Fr. Spitzer discusses a Eucharistic miracle that took place in the city of Tixtla, Mexico in 2006 – really fascinating, which I never heard about but which I’m going to share with you today.

The pastor at Saint Martin’s of Tours parish invited another priest to give spiritual retreat to his parishioners. At a Mass during the retreat, while he and the other priests were distributing Communion, a religious sister, with tears in her eyes, opened up a pyx to show him a Host which she was going to bring to a sick parishioner. The middle of the Host began to effuse a reddish substance.

As is done in such cases, the pastor brought the Host to the bishop, who arranged for tests to be done on the Host.

EXTRACTED ENTRIES:
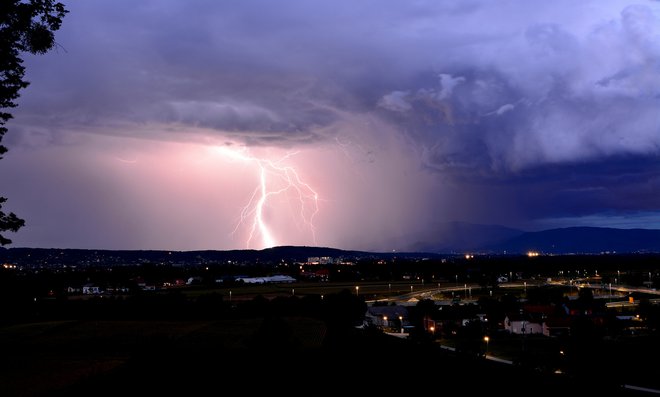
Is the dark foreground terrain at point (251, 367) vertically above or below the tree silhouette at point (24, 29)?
below

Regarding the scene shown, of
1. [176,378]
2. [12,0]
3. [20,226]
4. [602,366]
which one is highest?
[12,0]

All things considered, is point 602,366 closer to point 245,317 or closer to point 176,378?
point 176,378

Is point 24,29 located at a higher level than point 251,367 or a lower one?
higher

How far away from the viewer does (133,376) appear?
18.7 meters

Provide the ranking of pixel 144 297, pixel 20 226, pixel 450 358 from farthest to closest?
1. pixel 144 297
2. pixel 450 358
3. pixel 20 226

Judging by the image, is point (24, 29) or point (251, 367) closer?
point (24, 29)

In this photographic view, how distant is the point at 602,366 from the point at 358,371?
1311 centimetres

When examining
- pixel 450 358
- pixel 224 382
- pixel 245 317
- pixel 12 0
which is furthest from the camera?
pixel 245 317

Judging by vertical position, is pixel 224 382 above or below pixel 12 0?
below

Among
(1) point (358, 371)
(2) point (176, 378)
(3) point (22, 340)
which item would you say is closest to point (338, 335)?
(1) point (358, 371)

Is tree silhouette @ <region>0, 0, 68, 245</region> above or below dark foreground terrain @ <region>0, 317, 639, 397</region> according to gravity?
above

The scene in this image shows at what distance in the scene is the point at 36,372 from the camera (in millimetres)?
23797

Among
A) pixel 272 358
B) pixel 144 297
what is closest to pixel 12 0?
pixel 272 358

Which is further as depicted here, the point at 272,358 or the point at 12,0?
the point at 272,358
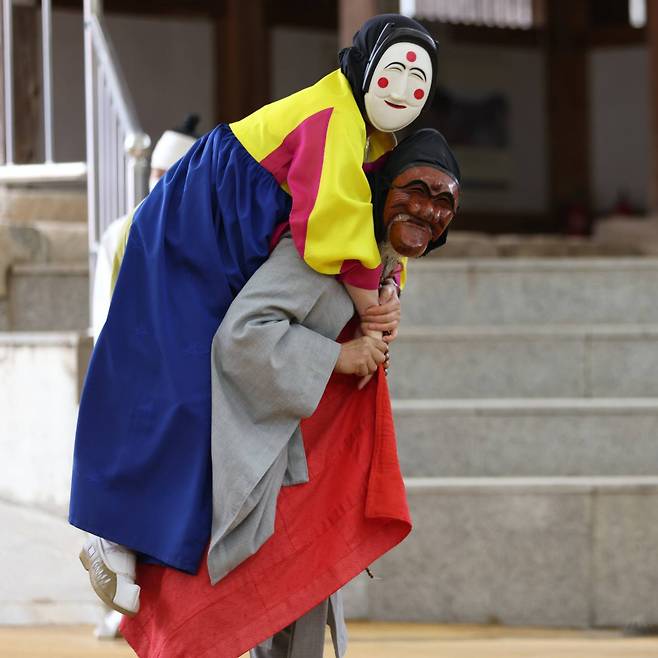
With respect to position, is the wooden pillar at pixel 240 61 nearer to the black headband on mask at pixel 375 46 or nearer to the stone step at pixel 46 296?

TASKS AND EXERCISES:
- 1) Answer these about the Eucharistic miracle text:
(a) In what city and year did the miracle take place?
(b) What did the pastor of Saint Martin's of Tours parish invite another priest to do?
(c) Who arranged for tests to be done on the Host?
- 2) Quote the stretch of the Eucharistic miracle text from "The pastor at" through "on the Host.".

YOUR RESPONSES:
- 1)
(a) Tixtla, Mexico, in 2006
(b) Give spiritual retreat to his parishioners
(c) The bishop

- 2)
The pastor at Saint Martin’s of Tours parish invited another priest to give spiritual retreat to his parishioners. At a Mass during the retreat, while he and the other priests were distributing Communion, a religious sister, with tears in her eyes, opened up a pyx to show him a Host which she was going to bring to a sick parishioner. The middle of the Host began to effuse a reddish substance.

As is done in such cases, the pastor brought the Host to the bishop, who arranged for tests to be done on the Host.